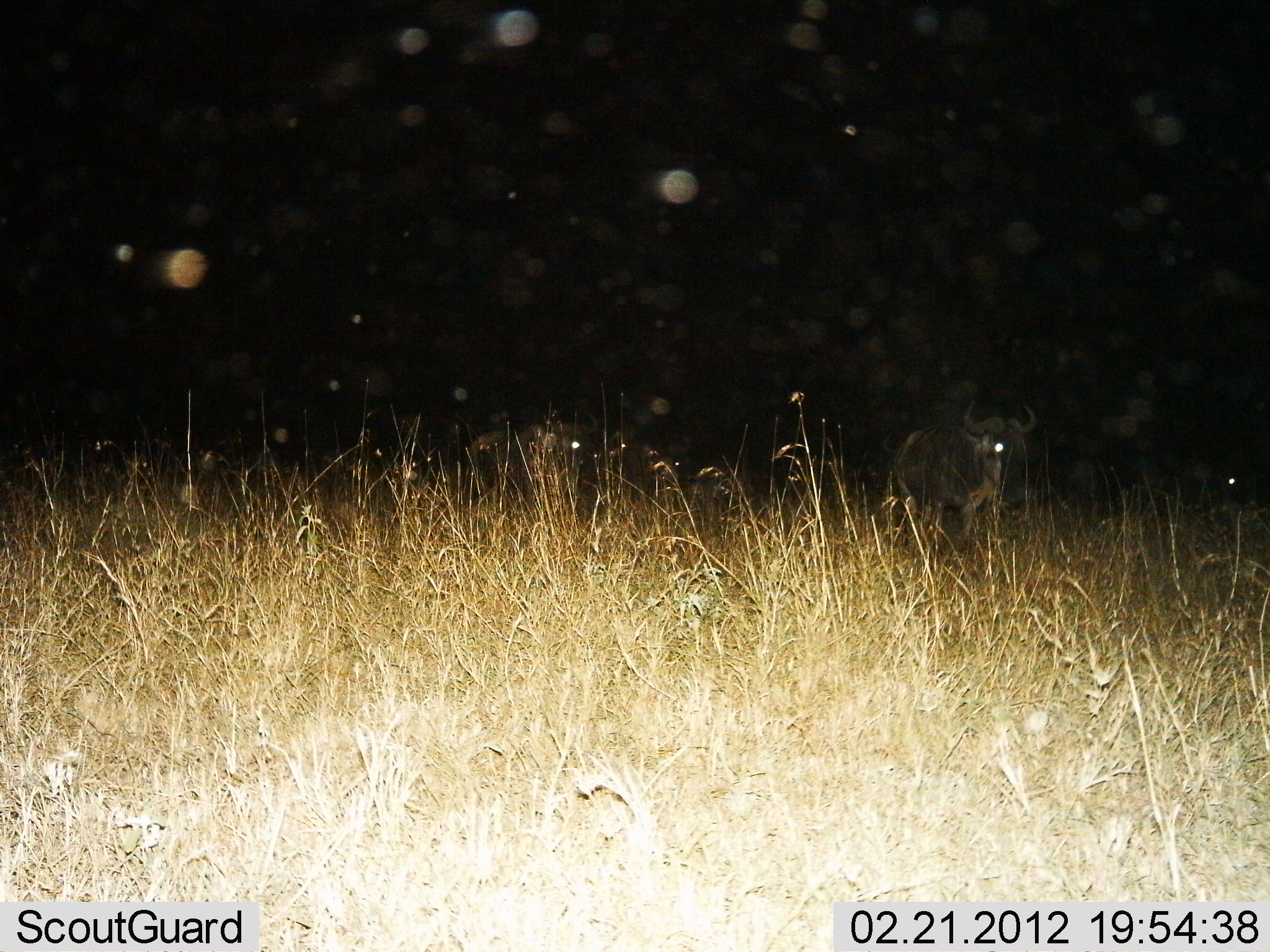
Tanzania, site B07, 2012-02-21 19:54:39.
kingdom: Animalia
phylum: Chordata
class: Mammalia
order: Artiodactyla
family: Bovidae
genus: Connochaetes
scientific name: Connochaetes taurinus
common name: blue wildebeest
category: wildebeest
================================
- The task -
What is needed is an exact copy of the records above, with no pictures in it.

- Output for this exercise -
Tanzania, site B07, 2012-02-21 19:54:39.
kingdom: Animalia
phylum: Chordata
class: Mammalia
order: Artiodactyla
family: Bovidae
genus: Connochaetes
scientific name: Connochaetes taurinus
common name: blue wildebeest
category: wildebeest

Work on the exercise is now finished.